GSMA says 41 mobile IoT networks are available worldwide
The GSMA said this growth is supported by 34 IoT labs globally
The GSMA announced that a total of 23 mobile operators have commercially launched 41 mobile IoT networks worldwide across both NB-IoT and LTE-M technologies.
The GSMA highlighted that this growth is supported by 34 IoT Labs globally. By 2025, there will be 3.1 billion cellular IoT connections, including 1.8 billion licensed LPWA connections, according to data from GSMA Intelligence.
“2018 is the year that mobile IoT networks will scale. We have seen huge growth in the availability of commercial networks in licensed spectrum and anticipate seeing many more launches this year. This is underpinned by an expanding community of organisations developing innovative new solutions and a number of IoT Labs helping companies to test out new products and services,” said Alex Sinclair, CTO at GSMA. “Mobile IoT networks are fast becoming the defacto global IoT solution, as only licensed, managed mobile services can provide the secure low power connection that can meet future demand.”
The GSMA said that the 34 IoT Labs in operation around the world are available to any operator, module vendor or application provider to develop LPWA devices and applications for a wide variety of different verticals. The labs provide organizations with the opportunity to perform end-to-end and interoperability testing on the network.
AT&T became the latest operator to participate in the IoT Labs initiative, with the support of three AT&T Foundry locations in Atlanta, Georgia and Plano and Houston, Texas, and the AT&T Device Radio Lab (DRL) in Austin, Texas.

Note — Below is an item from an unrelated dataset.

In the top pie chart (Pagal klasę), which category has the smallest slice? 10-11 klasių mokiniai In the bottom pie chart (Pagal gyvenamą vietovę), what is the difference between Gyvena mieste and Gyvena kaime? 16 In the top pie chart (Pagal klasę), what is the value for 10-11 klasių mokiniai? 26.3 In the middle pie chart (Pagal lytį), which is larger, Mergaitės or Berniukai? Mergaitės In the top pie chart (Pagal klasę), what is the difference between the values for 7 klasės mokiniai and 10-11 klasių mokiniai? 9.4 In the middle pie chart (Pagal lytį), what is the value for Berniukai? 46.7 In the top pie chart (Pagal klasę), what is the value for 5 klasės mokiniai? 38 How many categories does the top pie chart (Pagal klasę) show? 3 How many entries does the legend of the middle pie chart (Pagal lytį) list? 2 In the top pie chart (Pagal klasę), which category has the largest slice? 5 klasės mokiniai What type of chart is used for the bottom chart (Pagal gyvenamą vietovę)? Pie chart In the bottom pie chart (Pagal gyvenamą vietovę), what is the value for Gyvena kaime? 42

According to a recent report from Juniper Research, the total number of connections leveraging unlicensed spectrum to deliver low power M2M connectivity will reach approximately 400 million by 2022. Connections using these technologies, such as Sigfox, LoRa and Ingenu, will rise from an estimated 50 million by the end of this, representing a growth of 736%.
The research found that connectivity providers offering low‑cost unlicensed alternatives to NB-IoT and LTE-M, will threaten operators’ return on investment (ROI). The study also found that overall service revenues from unlicensed low power connections will be 102% higher than those over their cellular counterparts by 2022.
Juniper Research highlighted that unlicensed connections can be implemented rapidly without the cost of spectrum acquisition or radio development. The report urged mobile operators to set cellular low power M2M prices accordingly, highlighting their superior capabilities and network reach over unlicensed connections to justify their higher subscription price and module cost.
“Unlicensed spectrum M2M service providers must focus on rapid expansion of their networks’ coverage in order to offer the same breadth of services that can be offered by network operators,” said Sam Barker, an analyst at Juniper Research
Additionally, the report found that cellular low power M2M connections will approach 100 million by 2022. Higher data rates and ubiquitous coverage of these cellular networks will accelerate smart city deployments, forecasting that low power cellular smart city connections will grow at an average annual growth rate of 313% over the next 4 years.